Centre for Research on Multinational Corporations

Research institutes in the NetherlandsOrganisations based in AmsterdamCorporate accountabilityNGOsFoundations based in the Netherlands
4 min read

On 11 September 1973, tanks rolled through Santiago and Salvador Allende was dead. In Amsterdam, thousands of Dutch citizens who had cheered Chile's reformist experiment now watched on television as it ended in fire and gunfire, and as the names of American multinationals came up again and again in the reporting on who had wanted Allende gone. Out of that anger, in a country half a world away from the coup, a research bureau took shape. They called it SOMO - the Centre for Research on Multinational Corporations - and gave it one job: read the paperwork, follow the money, and tell the public what multinational companies were actually doing.

Founded in Solidarity

Two small Dutch peace and development groups, X-Y Beweging and Sjaloom, paid the first researcher's salary. The premise was modest and a little radical for its time. The activities of multinational corporations had real consequences for ordinary people - in Chile, in the Netherlands, in any country where decisions made in a glass tower could close a factory or prop up a regime - and almost nobody outside the corporations themselves was reading the documents that would reveal those consequences. SOMO would. The early reports were photocopied and stapled and circulated through trade union networks. The methodology, which would become the organization's signature, was unglamorous: company filings, supply-chain charts, financial disclosures, sectoral analysis. No leaks, no spectacle - just the public record, read carefully.

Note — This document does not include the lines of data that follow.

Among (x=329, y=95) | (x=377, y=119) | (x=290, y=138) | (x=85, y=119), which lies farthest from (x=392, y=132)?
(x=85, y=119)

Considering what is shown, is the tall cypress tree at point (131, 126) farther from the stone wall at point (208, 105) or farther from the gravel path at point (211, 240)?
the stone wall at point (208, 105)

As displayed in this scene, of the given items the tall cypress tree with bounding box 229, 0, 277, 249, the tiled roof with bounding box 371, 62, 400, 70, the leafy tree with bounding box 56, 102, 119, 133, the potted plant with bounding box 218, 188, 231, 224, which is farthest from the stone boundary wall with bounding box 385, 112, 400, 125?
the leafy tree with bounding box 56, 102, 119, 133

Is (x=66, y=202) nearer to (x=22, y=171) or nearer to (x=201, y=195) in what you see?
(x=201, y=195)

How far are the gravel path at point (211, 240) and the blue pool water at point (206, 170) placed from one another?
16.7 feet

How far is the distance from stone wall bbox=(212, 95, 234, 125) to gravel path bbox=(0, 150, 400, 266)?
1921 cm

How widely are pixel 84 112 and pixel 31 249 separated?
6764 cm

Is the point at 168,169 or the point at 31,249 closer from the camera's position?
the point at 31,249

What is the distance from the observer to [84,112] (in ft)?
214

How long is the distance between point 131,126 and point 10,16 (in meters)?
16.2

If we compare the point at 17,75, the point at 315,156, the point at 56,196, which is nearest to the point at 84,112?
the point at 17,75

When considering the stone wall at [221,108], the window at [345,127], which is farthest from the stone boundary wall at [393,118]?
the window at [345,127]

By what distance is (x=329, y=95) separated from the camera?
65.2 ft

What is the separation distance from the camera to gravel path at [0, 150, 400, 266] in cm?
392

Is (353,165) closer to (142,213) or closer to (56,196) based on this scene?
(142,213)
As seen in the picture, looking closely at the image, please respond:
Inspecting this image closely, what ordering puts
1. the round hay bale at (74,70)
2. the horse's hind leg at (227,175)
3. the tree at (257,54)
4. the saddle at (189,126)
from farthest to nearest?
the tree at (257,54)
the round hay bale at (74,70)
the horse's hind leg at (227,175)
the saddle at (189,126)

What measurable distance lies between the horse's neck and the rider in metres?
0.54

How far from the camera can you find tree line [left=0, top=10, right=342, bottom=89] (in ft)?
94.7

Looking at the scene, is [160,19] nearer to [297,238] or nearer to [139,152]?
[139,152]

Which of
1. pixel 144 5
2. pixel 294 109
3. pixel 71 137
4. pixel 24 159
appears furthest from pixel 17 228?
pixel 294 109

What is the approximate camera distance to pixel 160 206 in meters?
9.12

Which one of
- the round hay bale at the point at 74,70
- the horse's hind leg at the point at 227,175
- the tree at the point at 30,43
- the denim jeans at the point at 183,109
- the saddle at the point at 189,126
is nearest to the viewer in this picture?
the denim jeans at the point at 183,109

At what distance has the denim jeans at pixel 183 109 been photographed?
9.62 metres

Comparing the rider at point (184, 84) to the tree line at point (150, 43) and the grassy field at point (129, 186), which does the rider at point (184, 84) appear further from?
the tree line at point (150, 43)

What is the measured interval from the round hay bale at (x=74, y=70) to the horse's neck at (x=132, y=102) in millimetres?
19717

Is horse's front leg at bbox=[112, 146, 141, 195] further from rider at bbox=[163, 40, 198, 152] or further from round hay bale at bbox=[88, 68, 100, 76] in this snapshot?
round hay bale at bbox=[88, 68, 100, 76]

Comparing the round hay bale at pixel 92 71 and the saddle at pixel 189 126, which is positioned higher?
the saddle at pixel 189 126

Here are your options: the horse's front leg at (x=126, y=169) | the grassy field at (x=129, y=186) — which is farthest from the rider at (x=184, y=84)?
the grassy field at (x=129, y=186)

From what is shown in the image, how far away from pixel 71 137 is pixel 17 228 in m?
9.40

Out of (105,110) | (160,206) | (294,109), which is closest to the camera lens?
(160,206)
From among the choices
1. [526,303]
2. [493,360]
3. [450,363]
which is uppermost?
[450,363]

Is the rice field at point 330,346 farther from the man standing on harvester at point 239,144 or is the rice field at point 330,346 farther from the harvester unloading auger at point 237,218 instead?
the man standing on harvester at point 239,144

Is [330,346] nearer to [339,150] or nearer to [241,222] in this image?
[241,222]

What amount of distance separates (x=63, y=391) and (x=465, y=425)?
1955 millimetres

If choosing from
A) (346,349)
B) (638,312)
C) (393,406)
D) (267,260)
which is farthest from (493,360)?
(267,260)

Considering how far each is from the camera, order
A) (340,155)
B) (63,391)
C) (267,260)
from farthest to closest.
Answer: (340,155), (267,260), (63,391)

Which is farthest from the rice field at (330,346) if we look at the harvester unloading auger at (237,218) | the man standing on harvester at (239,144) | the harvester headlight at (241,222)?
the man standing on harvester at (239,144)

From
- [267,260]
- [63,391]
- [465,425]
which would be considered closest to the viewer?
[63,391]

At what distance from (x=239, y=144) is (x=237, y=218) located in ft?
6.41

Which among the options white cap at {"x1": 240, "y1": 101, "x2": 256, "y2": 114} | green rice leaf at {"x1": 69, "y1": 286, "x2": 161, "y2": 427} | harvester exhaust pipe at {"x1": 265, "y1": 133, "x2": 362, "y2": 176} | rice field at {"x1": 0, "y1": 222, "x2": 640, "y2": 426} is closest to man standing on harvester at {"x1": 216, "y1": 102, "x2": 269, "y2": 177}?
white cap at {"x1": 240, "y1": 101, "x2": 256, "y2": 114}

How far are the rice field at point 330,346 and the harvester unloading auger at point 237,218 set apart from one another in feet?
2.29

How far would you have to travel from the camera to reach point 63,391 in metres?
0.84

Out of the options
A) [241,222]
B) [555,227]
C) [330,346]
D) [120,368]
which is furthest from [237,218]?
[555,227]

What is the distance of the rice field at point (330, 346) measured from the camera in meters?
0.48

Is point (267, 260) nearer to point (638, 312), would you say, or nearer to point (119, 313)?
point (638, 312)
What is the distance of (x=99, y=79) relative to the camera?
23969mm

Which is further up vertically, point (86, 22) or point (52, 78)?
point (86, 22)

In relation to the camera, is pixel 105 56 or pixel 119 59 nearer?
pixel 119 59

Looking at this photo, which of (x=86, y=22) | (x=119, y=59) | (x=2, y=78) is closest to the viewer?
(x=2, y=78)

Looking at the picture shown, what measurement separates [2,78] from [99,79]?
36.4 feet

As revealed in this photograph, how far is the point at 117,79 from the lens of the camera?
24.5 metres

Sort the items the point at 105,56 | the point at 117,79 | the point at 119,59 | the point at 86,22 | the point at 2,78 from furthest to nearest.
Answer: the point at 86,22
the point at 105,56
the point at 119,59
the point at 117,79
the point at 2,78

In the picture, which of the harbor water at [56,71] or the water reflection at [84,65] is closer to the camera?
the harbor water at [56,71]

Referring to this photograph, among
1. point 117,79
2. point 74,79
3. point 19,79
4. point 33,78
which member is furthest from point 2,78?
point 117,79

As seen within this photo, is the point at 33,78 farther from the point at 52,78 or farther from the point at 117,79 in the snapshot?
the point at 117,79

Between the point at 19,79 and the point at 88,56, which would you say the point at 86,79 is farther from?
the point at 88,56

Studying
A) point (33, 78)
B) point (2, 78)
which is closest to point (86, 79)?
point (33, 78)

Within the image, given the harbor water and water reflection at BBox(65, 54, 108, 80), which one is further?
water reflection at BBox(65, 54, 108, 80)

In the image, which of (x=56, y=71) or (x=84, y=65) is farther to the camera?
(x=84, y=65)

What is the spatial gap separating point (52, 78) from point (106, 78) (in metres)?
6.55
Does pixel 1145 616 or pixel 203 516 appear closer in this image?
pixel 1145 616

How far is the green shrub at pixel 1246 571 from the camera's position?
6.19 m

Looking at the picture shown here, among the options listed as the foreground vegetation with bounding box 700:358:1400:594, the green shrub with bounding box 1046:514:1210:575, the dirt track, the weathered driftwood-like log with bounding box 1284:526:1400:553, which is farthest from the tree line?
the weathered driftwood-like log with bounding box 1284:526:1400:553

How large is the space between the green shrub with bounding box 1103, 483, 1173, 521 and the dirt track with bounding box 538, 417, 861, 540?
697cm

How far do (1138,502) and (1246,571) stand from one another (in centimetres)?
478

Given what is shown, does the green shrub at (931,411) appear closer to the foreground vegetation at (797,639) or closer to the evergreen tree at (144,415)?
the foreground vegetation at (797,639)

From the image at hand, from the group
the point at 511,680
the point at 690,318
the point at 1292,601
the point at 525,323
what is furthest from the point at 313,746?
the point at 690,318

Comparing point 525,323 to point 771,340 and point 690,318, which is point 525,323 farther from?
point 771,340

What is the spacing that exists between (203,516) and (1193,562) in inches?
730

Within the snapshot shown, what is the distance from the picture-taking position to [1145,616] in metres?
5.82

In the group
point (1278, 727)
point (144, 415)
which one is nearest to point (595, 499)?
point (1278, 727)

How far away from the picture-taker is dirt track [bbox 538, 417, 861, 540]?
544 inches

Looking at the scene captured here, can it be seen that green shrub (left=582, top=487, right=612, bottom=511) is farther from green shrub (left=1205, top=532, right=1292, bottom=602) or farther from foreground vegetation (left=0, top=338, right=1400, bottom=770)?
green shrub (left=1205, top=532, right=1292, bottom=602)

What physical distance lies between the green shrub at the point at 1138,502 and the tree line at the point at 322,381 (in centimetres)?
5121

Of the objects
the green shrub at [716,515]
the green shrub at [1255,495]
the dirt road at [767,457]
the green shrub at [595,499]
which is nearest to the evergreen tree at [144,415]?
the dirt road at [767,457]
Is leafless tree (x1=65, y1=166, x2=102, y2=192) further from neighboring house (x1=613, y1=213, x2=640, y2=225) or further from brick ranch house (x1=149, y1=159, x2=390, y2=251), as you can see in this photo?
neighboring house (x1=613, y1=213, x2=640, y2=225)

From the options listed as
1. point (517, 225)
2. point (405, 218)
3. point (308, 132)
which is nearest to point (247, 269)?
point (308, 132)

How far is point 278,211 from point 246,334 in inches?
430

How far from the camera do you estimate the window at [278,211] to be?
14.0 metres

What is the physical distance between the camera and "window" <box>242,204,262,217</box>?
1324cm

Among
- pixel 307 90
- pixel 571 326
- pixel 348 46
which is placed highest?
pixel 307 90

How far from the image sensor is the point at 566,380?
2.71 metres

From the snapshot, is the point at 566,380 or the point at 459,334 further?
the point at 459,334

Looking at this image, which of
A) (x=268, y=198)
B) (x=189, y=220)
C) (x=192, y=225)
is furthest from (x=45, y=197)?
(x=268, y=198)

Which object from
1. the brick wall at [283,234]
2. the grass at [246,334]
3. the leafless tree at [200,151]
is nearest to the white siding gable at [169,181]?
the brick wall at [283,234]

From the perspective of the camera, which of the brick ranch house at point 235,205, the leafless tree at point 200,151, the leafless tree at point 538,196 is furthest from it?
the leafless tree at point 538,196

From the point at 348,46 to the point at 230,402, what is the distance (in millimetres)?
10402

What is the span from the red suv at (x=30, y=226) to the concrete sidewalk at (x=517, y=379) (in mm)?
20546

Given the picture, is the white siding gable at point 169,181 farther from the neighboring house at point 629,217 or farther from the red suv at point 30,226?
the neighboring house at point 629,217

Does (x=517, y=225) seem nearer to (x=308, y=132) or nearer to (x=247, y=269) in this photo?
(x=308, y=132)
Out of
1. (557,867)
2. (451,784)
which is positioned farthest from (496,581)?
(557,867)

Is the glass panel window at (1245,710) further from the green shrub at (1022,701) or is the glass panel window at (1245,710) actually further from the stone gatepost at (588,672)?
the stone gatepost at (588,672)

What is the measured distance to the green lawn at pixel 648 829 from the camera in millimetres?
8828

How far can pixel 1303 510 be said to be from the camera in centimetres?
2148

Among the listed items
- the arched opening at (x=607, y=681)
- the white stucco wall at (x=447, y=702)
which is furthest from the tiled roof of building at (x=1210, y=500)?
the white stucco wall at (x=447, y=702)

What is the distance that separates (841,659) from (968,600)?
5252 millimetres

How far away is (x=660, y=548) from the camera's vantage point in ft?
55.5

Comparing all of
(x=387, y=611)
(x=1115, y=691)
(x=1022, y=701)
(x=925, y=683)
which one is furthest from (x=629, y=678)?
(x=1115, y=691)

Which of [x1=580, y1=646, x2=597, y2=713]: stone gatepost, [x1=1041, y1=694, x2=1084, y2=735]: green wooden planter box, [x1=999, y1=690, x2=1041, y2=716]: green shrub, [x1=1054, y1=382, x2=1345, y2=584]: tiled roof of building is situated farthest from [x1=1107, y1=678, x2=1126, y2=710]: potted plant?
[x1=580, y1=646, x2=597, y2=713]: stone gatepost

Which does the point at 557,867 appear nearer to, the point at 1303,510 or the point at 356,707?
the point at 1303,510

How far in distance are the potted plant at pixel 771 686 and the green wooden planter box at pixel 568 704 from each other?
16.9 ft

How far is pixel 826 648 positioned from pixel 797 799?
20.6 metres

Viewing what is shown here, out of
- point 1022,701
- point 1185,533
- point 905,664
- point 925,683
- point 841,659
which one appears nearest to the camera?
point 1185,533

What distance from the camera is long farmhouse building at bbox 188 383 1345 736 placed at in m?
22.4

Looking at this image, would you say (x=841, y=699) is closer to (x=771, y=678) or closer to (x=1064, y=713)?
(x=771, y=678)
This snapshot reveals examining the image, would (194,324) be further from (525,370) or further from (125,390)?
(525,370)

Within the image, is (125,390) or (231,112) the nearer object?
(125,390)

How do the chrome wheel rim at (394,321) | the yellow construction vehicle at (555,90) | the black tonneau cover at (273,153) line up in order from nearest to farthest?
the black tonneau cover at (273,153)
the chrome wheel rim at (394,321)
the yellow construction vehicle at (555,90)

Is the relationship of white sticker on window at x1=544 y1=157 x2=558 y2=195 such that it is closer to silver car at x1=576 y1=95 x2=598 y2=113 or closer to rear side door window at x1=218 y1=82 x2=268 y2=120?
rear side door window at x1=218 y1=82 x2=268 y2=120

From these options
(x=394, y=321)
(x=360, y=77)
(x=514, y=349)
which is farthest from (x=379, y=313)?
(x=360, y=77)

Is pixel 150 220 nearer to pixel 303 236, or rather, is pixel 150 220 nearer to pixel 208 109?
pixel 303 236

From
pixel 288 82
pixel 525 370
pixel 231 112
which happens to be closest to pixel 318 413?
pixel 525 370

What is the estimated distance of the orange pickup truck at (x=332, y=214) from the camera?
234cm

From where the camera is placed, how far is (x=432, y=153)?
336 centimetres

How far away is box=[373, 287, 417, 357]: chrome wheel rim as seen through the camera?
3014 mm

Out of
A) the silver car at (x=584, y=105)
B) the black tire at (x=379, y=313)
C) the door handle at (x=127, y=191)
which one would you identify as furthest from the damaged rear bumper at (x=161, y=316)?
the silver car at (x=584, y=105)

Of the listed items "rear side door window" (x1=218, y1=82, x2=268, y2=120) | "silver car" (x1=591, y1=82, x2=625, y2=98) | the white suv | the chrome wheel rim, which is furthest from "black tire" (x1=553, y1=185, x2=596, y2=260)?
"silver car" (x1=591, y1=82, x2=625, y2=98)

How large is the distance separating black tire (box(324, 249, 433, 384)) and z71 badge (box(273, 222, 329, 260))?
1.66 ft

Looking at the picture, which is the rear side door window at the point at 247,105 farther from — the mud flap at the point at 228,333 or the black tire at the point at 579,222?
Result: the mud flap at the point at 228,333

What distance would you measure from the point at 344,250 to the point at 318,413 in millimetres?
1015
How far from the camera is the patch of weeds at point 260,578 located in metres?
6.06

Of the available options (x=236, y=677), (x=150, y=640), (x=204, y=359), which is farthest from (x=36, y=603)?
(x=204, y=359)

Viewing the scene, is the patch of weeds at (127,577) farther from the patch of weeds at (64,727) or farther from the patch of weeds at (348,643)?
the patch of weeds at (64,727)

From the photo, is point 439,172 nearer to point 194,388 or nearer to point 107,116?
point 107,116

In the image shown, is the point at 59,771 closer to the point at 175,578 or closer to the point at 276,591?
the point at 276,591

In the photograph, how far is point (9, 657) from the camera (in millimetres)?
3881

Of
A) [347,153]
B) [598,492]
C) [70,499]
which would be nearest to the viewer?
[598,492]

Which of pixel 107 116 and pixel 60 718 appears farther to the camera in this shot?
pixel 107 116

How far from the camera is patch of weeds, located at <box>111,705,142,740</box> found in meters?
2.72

Around the Works Council Table

By 1975 SOMO had turned its attention from foreign coups to the Dutch shop floor. When a multinational planned a merger or a restructuring, the works council usually faced a wall of consultants from the company's side and almost no expertise on its own. SOMO began producing company profiles - who owned what, where the parent was based, what the global cash flows looked like - and training works council members to read them. Through the 1980s and 1990s, as European Works Councils took shape across the continent, SOMO drafted profiles of nearly every major multinational headquartered in the Netherlands. A union representative sitting across from a CEO suddenly had answers to questions the CEO had assumed nobody would ask.

Following the Chain

The internet changed what investigative research could mean. By the late 1990s SOMO's work was less about uncovering secret documents and more about connecting public ones - tracing a t-shirt sold in Rotterdam back through a factory in Bangladesh, a fabric mill in India, a cotton field in Uzbekistan. Sectoral research became the core method: electronics, garments, pharmaceuticals, energy and water, food and agriculture, minerals, finance. SOMO helped launch GoodElectronics to track labor abuses in consumer tech supply chains, makeITfair on conflict minerals, OECD Watch to push the corporate accountability mechanism most companies hoped no one would use. The organization became, in effect, a clearinghouse - a place where activists in the global South could find the research they needed about the European companies operating in their backyards.

Tax Justice and Power

Some of SOMO's most consequential work has been about an invisible subject: tax. The Netherlands is a hub for corporate structures designed to route profits through low-tax jurisdictions, and for years few Dutch citizens understood the scale of it. SOMO's researchers helped make that visible, mapping the legal architectures behind names like the Dutch Sandwich, joining the Tax Justice Network, training journalists to read shell-company filings. Their reports have informed Dutch parliamentary inquiries and European Commission regulations. In more recent years the work has expanded into climate justice, big-tech accountability, and pharmaceutical pricing - new arenas, the same method. Look at the corporate structure. Trace the flows. Name what is happening.

An Office, Not a Crusade

SOMO operates from offices in Amsterdam as a foundation, a stichting under Dutch law, governed by a small board and funded by a patchwork of subsidies and commissioned research. Staff numbers in the dozens, not hundreds. There are no spies and no stings. The work is, day to day, almost dull: read the annual report, cross-reference the subsidiary list, ask the unanswered question. The organization's argument, over fifty years now, has been that this is enough - that careful, public, footnoted research, placed in the hands of unions and NGOs and journalists, is how unaccountable power becomes accountable. It is not a fast process. SOMO has the patience for it.

From the Air

SOMO's offices are in the Amsterdam-West / Westerpark area at approximately 52.38 N, 4.94 E, north of the historic Jordaan and west of the central canal ring. From the air the location reads as a band of converted industrial buildings along the western harbor. Amsterdam Schiphol (EHAM) lies about 8 nautical miles southwest. Rotterdam The Hague (EHRD) sits 28 nm southwest. The neighborhood is best identified from above by the green stripe of the Westerpark itself and the curve of the IJ waterway just to the north.